Masih ada di antara
masyarakat Indonesia yang berkeyakinan bahwa menikah di bulan Muharram tidak
diperbolehkan, karna mereka menganggap bahwa menikah di bulan Muharram itu akan
menyebabkan musibah, padahal tidak ada satupun dalil dari Al-Qur’an maupun
Hadist Nabi shallallahu ‘alaihi wa sallam yang melarangnya dan kepercayaan ini
merupakan mitos yang turun-temurun yang tidak berdasar sama sekali.
Perlu diketahui, bahwa tidak
ada satu makhluk pun yang bisa mendatangkan manfaat dan mudorot kecuali Allah
saja.
Allah berfirman :
قُلْ لَا أَمْلِكُ لِنَفْسِي
نَفْعًا وَلَا ضَرًّا إِلَّا مَا شَاءَ اللَّهُ ۚ وَلَوْ كُنْتُ أَعْلَمُ
الْغَيْبَ لَاسْتَكْثَرْتُ مِنَ الْخَيْرِ وَمَا مَسَّنِيَ السُّوءُ ۚ إِنْ أَنَا
إِلَّا نَذِيرٌ وَبَشِيرٌ لِقَوْمٍ يُؤْمِنُونَ
Katakanlah : "Aku tidak
berkuasa menarik kemanfaatan bagi diriku dan tidak pula menolak kemudharatan kecuali
yang dikehendaki Allah. Dan sekiranya aku mengetahui yang ghaib, tentulah aku
membuat kebajikan sebanyak-banyaknya dan aku tidak akan ditimpa kemudharatan.
Aku tidak lain hanyalah pemberi peringatan, dan pembawa berita gembira bagi
orang-orang yang beriman". (QS. Al-A’raf : 188).
Kepercayaan bahwa menikah di
bulan Muharram bisa menimbulkan musibah adalah mitos dan termasuk Tathayyur di
dalam Islam.
Apa itu Tathayyur?
Tathayyur adalah menganggap
sial sesuatu. Contohnya seperti menganggap bulan Muharram adalah bulan keramat,
sehingga menikah di bulan tersebut akan mendatangkan bencana.
Inilah yang disebut Tathayyur
dan perbuatan ini tidak diperbolehkan di dalam Islam karena percaya bahwa
makhluk Allah bisa mendatangkan manfaat dan mudorot. Padahal yang bisa
mendatangkan manfaat dan mudorot hanya Allah saja. Dan yang perlu diwaspadai
lagi adalah bahwa perbuatan Tathayyur termasuk kesyirikan di dalam Islam.

PERINTAH TUGAS:
Menurut dokumen sumber, apa arti Tathayyur? Jawablah hanya dengan berpegang pada dokumen sumber.

ENTRI DATA:
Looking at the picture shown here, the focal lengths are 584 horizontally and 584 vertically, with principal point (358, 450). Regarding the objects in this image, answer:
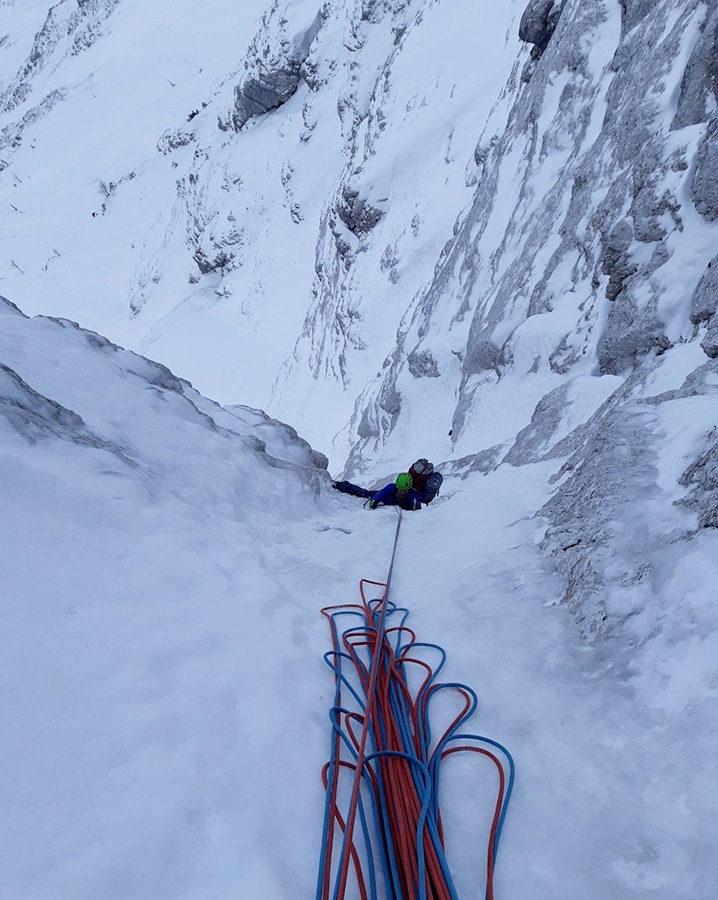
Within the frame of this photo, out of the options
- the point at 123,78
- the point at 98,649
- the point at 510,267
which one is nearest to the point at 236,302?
the point at 510,267

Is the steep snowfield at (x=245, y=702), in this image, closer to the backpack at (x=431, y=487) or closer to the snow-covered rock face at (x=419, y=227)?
the snow-covered rock face at (x=419, y=227)

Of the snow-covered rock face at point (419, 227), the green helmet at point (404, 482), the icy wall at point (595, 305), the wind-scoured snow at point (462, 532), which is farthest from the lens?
the snow-covered rock face at point (419, 227)

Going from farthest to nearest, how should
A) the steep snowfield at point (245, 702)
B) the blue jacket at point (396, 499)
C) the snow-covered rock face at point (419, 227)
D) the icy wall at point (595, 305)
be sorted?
the snow-covered rock face at point (419, 227) → the blue jacket at point (396, 499) → the icy wall at point (595, 305) → the steep snowfield at point (245, 702)

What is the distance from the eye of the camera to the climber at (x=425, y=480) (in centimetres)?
777

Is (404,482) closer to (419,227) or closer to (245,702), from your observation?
(245,702)

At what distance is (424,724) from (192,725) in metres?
1.05

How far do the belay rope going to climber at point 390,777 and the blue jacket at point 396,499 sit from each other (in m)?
4.20

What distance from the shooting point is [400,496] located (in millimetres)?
7680

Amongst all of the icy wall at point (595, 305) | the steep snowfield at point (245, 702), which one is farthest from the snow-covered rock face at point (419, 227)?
the steep snowfield at point (245, 702)

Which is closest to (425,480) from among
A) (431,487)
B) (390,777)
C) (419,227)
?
(431,487)

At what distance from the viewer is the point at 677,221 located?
8.25 meters

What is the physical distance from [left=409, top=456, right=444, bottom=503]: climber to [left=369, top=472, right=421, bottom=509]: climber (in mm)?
110

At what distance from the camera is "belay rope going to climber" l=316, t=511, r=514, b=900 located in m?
1.97

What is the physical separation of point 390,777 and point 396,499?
551 cm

PENYELESAIAN SOAL:
Tathayyur adalah menganggap sial sesuatu.